3.Traditions are different by Country
It may surprise you to learn that Mexicans are not the only ones who observe Day of the Dead. It is a commonly observed holiday in many countries throughout the world. In truth, many Christian organizations observe All Souls Day (also known as All Saints Day) at the same time as the Day of the Dead, which is a coincidence. However, while the act of honoring the dead is widely celebrated around the world, Mexico’s Day of the Dead is distinct in its traditions, which include the ofrenda, the meaning of life and death, the use of calaveras, the style influenced by La Catrina’s style, and, more recently, the celebrations in the streets.
Our dead are never dead to us,until we have forgotten them
Death is seen as a normal part of being human in Mexican culture, and the Mexican festival Da de Los Muertos (Day of the Dead) is an annual celebration in which friends and family gather to pray for and commemorate those who have passed away. In the Catholic faith, this day is also known as All Souls Day, and it is a time to remember and encourage loved ones who have passed on from this life and are embarking on spiritual journeys in the next. Those who commemorate this event are inviting their family and friends to come for a brief visit.

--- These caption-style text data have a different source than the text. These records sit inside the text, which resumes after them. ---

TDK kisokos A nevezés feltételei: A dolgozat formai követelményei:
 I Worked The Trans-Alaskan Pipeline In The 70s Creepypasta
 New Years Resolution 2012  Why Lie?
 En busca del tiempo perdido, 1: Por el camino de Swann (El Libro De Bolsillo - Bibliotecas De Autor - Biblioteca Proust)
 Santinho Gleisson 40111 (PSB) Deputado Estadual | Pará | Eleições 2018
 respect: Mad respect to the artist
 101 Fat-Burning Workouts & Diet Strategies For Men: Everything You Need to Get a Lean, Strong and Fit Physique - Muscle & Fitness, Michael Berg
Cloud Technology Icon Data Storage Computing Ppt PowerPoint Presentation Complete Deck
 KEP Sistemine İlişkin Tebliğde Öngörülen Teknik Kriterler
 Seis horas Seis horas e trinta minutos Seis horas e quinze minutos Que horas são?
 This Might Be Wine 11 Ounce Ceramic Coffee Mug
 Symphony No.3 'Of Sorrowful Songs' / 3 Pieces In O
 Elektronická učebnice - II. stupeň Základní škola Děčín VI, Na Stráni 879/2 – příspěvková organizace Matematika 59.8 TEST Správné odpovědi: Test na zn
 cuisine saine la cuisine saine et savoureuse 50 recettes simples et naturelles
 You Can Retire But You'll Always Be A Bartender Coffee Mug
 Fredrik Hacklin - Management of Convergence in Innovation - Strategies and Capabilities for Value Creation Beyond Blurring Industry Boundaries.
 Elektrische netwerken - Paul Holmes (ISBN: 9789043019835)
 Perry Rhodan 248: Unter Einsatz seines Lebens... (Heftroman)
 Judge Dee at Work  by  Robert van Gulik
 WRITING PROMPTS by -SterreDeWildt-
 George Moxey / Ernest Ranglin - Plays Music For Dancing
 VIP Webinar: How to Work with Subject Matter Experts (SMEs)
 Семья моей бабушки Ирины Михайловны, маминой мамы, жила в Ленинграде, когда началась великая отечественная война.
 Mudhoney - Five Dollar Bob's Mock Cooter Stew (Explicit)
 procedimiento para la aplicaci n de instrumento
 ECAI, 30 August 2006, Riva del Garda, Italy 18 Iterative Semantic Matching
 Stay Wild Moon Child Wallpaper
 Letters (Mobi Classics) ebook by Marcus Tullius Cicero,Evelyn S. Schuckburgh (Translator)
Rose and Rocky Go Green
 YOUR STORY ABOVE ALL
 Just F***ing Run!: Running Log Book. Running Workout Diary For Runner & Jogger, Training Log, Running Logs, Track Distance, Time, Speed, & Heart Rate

In the culture of the Aztec Indians, who worshipped a goddess of death whom they thought would protect their departed loved ones and assist them in the hereafter, the festival has its origins. The various ways in which persons of Mexican descent commemorate
How to celebrate Día de Los Muertos
Families generally make a journey to the cemetery to decorate the gravesite of a loved one who has passed away. Prior to washing the burial marker, they lighten the spirit, or aligerar el espritu, which entails plucking weeds and clearing away rubbish from the area before washing the grave stone. Afterwards, they decorate the cemetery with candles, flowers (particularly marigolds, which have a scent that is thought to attract the ghosts), sugar skulls, and the loved one’s favorite meals, among other things.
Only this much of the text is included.